** Opening READING PASSAGE block **
In the piece, which made its startling and evocative New York premiere at the Siggy, the Flea Theater’s forty-six-seat underground space for emerging talent, Colón uses starkness and violence to direct the audience to a place where they have no choice but to listen, believe, and imagine possible solutions for our trauma-ridden nation. good friday suggests a radical and seemingly insane solution to end all on-campus assault: a school shooting.
Colón investigates society’s pathological complicity around the issues of sexual assault by demanding a space for reframing #MeToo feminism at the intersection of gun and sexual violence. good friday articulates the question that academia and white power have long dismissed: What will it take to end the tragedy of assailants, particularly men, who harm women through sexual assault? Colón communicates that the only solution is an extreme one because the issue at the heart of it is extreme. Throughout the play, this “fight fire with fire” mentality becomes rationalized as extremes are articulated. You either listen and believe, or you don’t. And, if you don’t, that is the problem.
** Closing READING PASSAGE block **
• EXERCISE REQUIREMENTS:
A - Return everything in the passage about good friday from "In the piece, which" down to "a school shooting.", copied word for word.
B - Take the passage about good friday further, beginning right after its final sentence.
** Opening STORED DATA block **
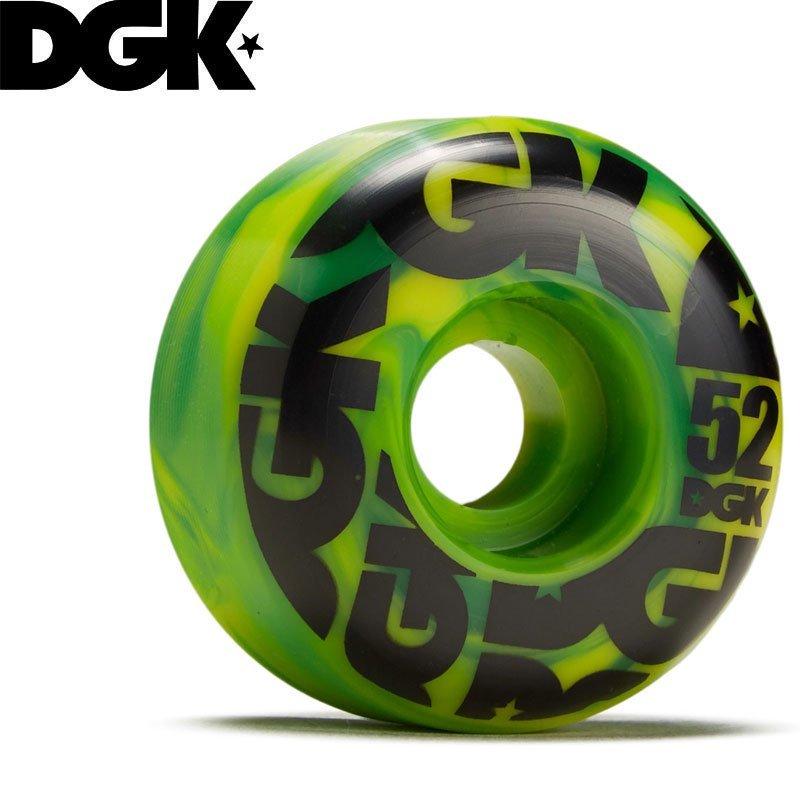 DGK ディージーケー スケボー スケートボード ウィール SWIRL FORMULA WHEELS 101A グリーン 52mm NO8 :  wh-10-no08 : スケートボードSHOP砂辺ヤフー店 - 通販 - Yahoo!ショッピング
** Closing STORED DATA block **
• YOUR WRITTEN ANSWERS:
A -
In the piece, which made its startling and evocative New York premiere at the Siggy, the Flea Theater’s forty-six-seat underground space for emerging talent, Colón uses starkness and violence to direct the audience to a place where they have no choice but to listen, believe, and imagine possible solutions for our trauma-ridden nation. good friday suggests a radical and seemingly insane solution to end all on-campus assault: a school shooting.

B -
The play’s title is definitely a religious reference, and it is with the character Sophia, a devout Catholic student who uses prayer to get through the day (played with the emotional genius of Raiane Cantisano), that she is able to make palpable the conflict between religion as a survival mechanism and as a backbone for one’s actions. Colón contrasts Sophia with Asha, the strong, intellectual adjunct professor (embodied with the thoughtful stillness and fervor of Erin Noll), who uses pragmatism and research to guide her way. This contrast introduces the audience to two valiant forms of feminism: a religious one (where Sophia puts trust and hope in a higher being to take care of women) and a pragmatic one (where Asha places thought on what should be done).
Colón’s parallel of the campus massacre to Good Friday is nothing short of wonderful. The same way a bloody crucifixion is what it took to get people to believe and support a God-led universe and become ardent individuals practicing the Catholic faith, Colón posits that something big might need to happen for a larger cultural shift in the respect and belief of women. It demands the question: How are there people believing in a god they cannot see, yet not believing and supporting victims in their very presence?
good friday articulates the question that academia and white power have long dismissed: What will it take to end the tragedy of assailants, particularly men, who harm women through sexual assault?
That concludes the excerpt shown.